First, AIFMD managers will gain a competitive advantage in being able to access the increasingly active pool of wealthy European investors – and maintain access to those investors – while managers who choose to stay away from Europe will lose that access. Second, firms will be able to manage the very real compliance and business risk to their business that will result from non-compliance with the marketing rules. In short, attempting to stay in the game post-July without AIFMD compliance is at worst not an option and at best a potentially short-sighted and costly plan.
The AIFMD actually came into force on July 22, 2013 but Europe-based managers had a full year to complete their compliance. US and other non-EU managers that do not manage EU funds or market non-EU funds in the EU are outside the scope of AIFMD. But for the large number of US managers that do manage or market such funds, the AIFMD imposes a number of additional investor and regulatory disclosure/reporting obligations including the European equivalent of Form PF regulatory reporting.

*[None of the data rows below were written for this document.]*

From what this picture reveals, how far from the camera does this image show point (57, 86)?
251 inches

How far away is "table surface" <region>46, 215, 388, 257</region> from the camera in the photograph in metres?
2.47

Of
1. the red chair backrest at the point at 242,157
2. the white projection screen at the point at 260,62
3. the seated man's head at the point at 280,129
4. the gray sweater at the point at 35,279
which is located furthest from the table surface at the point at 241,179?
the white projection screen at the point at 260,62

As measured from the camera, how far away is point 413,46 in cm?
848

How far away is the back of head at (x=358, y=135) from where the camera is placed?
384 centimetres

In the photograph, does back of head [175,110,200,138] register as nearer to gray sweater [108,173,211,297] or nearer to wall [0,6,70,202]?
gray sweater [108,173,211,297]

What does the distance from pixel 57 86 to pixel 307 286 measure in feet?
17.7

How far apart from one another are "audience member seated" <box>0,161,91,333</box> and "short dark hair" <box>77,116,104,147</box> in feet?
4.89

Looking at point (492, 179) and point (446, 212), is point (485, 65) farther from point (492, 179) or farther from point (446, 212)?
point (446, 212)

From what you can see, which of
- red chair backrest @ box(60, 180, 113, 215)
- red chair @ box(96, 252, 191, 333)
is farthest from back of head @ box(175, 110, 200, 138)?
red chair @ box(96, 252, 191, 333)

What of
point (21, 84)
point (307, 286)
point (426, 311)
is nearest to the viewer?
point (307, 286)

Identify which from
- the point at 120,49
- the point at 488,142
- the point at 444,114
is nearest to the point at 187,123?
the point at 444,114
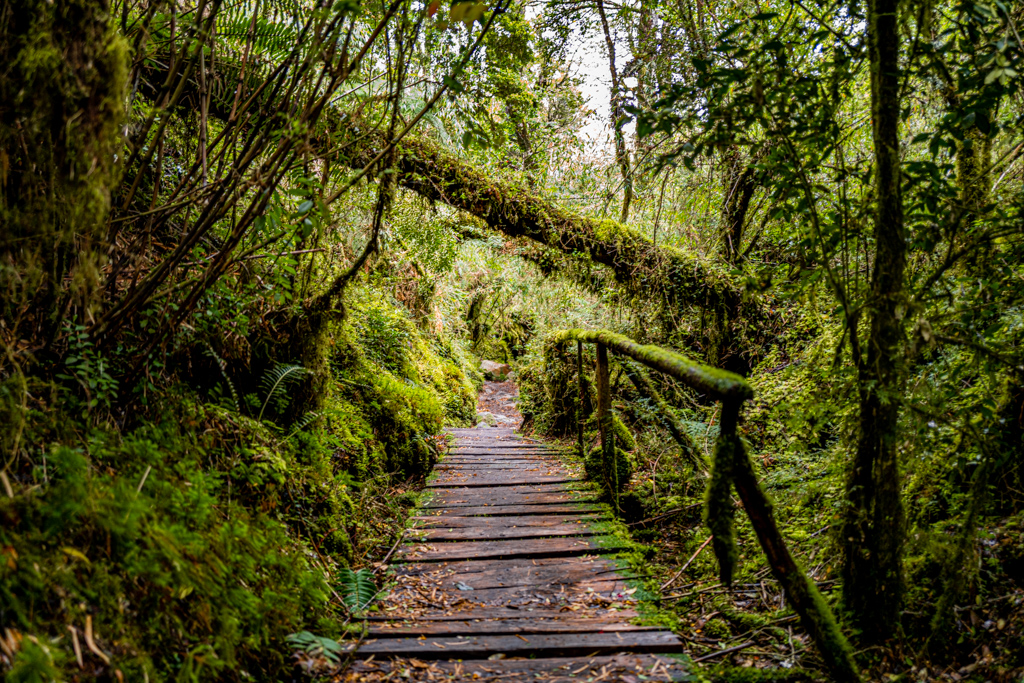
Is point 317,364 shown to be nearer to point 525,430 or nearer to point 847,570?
point 847,570

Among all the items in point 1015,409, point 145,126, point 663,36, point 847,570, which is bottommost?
point 847,570

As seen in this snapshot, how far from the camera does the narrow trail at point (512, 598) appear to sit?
247cm

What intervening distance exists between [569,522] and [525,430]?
527 centimetres

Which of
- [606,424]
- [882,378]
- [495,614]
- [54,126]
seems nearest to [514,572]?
[495,614]

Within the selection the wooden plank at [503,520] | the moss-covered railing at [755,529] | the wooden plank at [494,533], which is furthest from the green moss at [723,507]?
the wooden plank at [503,520]

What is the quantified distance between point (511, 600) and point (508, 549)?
64cm

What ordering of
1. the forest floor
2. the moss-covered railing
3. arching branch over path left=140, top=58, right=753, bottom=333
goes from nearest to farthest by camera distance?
1. the moss-covered railing
2. arching branch over path left=140, top=58, right=753, bottom=333
3. the forest floor

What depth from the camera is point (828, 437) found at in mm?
5094

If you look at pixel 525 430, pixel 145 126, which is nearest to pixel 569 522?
pixel 145 126

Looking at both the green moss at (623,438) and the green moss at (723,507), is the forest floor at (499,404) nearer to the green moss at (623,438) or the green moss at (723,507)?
the green moss at (623,438)

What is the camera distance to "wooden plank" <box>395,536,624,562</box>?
3.69 metres

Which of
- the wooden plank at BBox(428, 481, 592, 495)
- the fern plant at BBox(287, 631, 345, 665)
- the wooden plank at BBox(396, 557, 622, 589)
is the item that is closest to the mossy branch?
the wooden plank at BBox(396, 557, 622, 589)

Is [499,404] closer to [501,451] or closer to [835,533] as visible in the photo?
[501,451]

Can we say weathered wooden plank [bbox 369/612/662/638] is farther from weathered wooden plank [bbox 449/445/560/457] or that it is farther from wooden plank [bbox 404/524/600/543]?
weathered wooden plank [bbox 449/445/560/457]
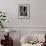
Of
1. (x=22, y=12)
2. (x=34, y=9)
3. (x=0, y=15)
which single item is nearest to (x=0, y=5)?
(x=0, y=15)

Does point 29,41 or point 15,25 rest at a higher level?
point 15,25

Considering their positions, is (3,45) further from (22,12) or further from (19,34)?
(22,12)

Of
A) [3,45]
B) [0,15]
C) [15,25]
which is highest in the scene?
[0,15]

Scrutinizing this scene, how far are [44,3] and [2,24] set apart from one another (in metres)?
1.40

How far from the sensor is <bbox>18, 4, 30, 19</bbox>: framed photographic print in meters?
4.04

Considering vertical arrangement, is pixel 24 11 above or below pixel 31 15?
above

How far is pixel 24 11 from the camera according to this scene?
13.4 feet

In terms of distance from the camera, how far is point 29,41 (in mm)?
3648

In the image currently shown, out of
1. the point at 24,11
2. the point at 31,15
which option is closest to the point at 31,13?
the point at 31,15

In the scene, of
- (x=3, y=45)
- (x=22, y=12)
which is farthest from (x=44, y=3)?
(x=3, y=45)

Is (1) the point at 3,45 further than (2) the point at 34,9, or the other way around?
(2) the point at 34,9

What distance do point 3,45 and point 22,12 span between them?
113 centimetres

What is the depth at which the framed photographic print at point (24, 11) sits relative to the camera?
159 inches

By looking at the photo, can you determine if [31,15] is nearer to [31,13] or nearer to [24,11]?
[31,13]
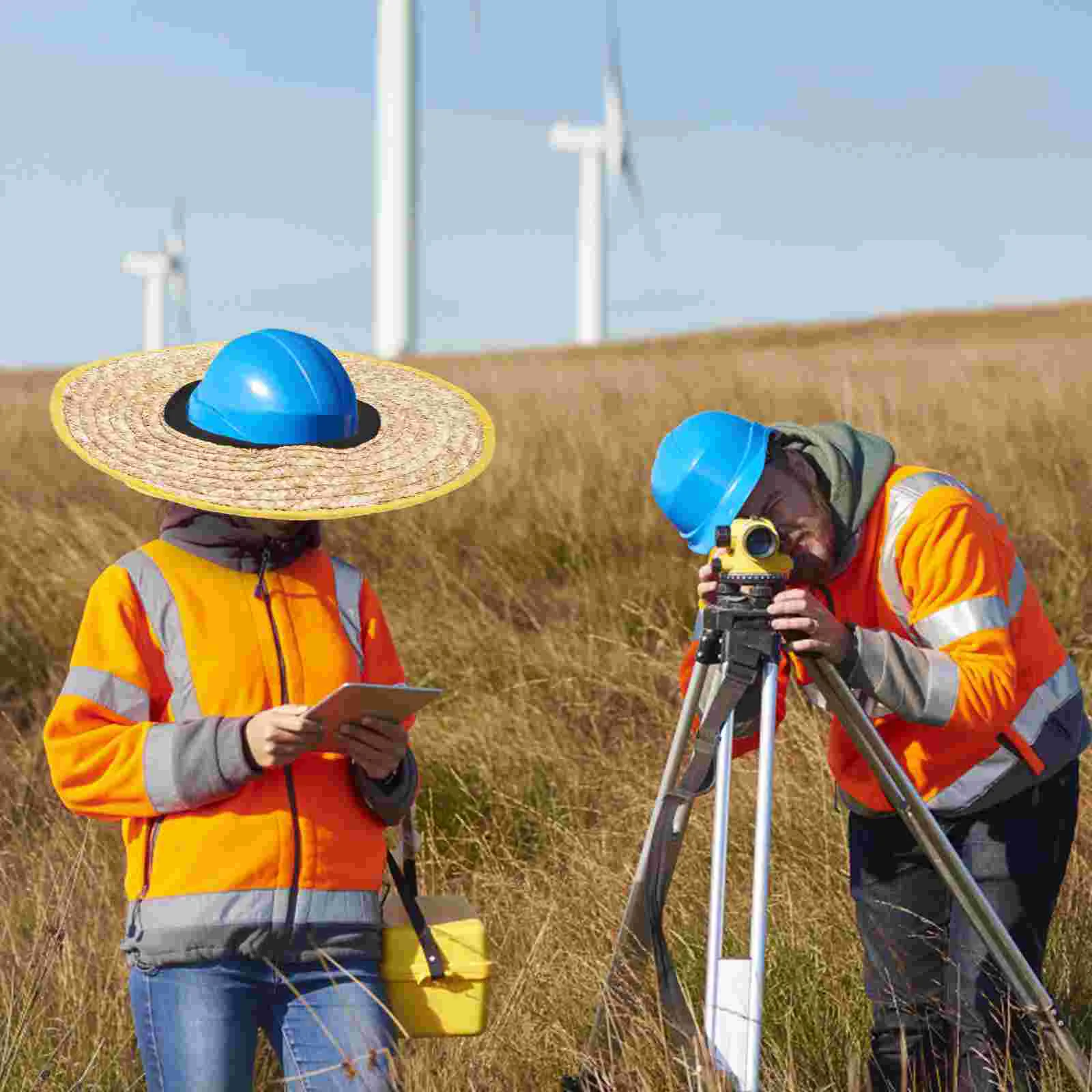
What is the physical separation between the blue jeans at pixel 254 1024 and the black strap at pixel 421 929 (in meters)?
0.08

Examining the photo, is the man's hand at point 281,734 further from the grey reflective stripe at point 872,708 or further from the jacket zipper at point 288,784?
the grey reflective stripe at point 872,708

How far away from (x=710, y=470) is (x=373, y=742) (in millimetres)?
715

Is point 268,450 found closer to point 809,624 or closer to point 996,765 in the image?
point 809,624

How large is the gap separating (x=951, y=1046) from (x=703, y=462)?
1252mm

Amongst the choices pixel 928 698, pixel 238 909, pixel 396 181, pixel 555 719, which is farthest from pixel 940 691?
pixel 396 181

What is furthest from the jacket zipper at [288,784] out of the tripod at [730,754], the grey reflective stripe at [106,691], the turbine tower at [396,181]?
the turbine tower at [396,181]

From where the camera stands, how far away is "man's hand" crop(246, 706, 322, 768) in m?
2.15

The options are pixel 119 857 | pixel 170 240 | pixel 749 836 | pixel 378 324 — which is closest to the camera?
pixel 749 836

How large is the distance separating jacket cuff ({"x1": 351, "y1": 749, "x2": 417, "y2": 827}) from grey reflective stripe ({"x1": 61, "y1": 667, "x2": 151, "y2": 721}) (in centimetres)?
35

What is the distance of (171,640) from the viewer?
231 centimetres

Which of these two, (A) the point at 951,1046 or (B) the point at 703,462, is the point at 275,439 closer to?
(B) the point at 703,462

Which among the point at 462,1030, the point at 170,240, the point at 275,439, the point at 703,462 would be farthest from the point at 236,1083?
the point at 170,240

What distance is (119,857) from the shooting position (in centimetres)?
409

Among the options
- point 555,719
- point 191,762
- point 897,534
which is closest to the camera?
point 191,762
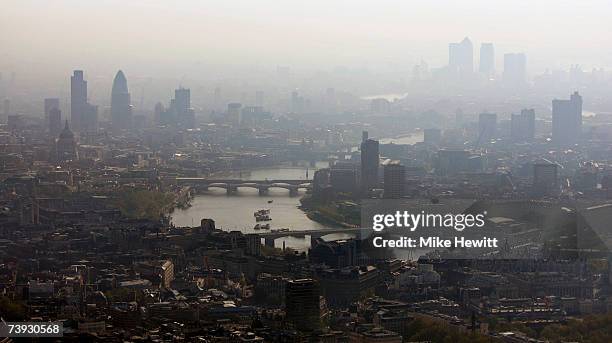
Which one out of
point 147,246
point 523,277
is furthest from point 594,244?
point 147,246

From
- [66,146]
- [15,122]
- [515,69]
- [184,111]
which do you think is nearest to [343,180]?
[15,122]

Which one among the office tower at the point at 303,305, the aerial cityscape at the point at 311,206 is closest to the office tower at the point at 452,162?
the aerial cityscape at the point at 311,206

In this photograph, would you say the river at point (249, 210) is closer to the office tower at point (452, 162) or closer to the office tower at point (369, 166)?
the office tower at point (369, 166)

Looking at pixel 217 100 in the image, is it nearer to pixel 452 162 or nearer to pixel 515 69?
pixel 515 69

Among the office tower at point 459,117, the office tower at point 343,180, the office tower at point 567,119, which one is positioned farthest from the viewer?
the office tower at point 459,117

It’s not all stick and no carrot. Another potential benefit of the AIFMD is the introduction of a pan-European marketing passport. This gain is not available to US managers at the moment, being limited only to EU funds managed by authorised EU managers. However, it is anticipated the passport should become available to compliant US firms in a year or two.
In the intervening period, as has been the case to date, the principal route for non-EU managers to market to European investors is via national private placement regimes – country by country rules which govern the marketing of funds to professional investors.
Some US managers may quite reasonably believe that this increasingly complex European regulatory regime should be consigned to the ‘too-hard’ basket but the good news is that even for them, the door won’t completely close. An alternative to marketing is to seek to rely on ‘reverse solicitation’. That means only accepting investment from European investors who approach the manager directly and are not marketed to at the initiative of the manager, whether directly or via a third party.
Many US managers appear to be planning to avoid having to deal with AIFMD by relying on reverse solicitation. But this strategy comes with compliance and business risk. AIFMD has raised marketing up the regulatory radar and countries are tightening their private placement regimes and marketing rules. This increased regulatory focus could result in unlawful marketing activity being brought to the attention of a manager’s home regulator by a local EU regulator. In some EU countries unlawful marketing will constitute a criminal offence. There could be an increased risk of private claims being brought by investors for mis-selling.
In Europe, the prevailing view is that many US managers are adopting a wait-and-see approach to the AIFMD. There are also suggestions US managers will shun Europe as a result of the directive. Some argue, speciously, that European investor interest in alternative funds remains diminished but there have also been reports that European investors, looking for access to specialist providers and asset classes, are concerned and frustrated that the AIFMD is reducing choice and access to US managers.
Over recent weeks we have seen a noticeable increase in the number of managers working through the new requirements with a view to complying. The AIFMD itself does not provide a transitional period for non-EU managers, but many countries, notably the UK, Netherlands, Germany, Sweden, Luxembourg and Finland, have extended the transitional year (in some cases only where a fund had been marketed prior to 22 July 2013) to non-EU, including US, managers.
Going forward non-EU managers will, depending on the country, either need to register or seek authorisation from the local regulator in order to market via private placement in the country. There’s time and effort involved in this process. Non-EU managers need to start the process now in order to avoid disruption their business and marketing from July.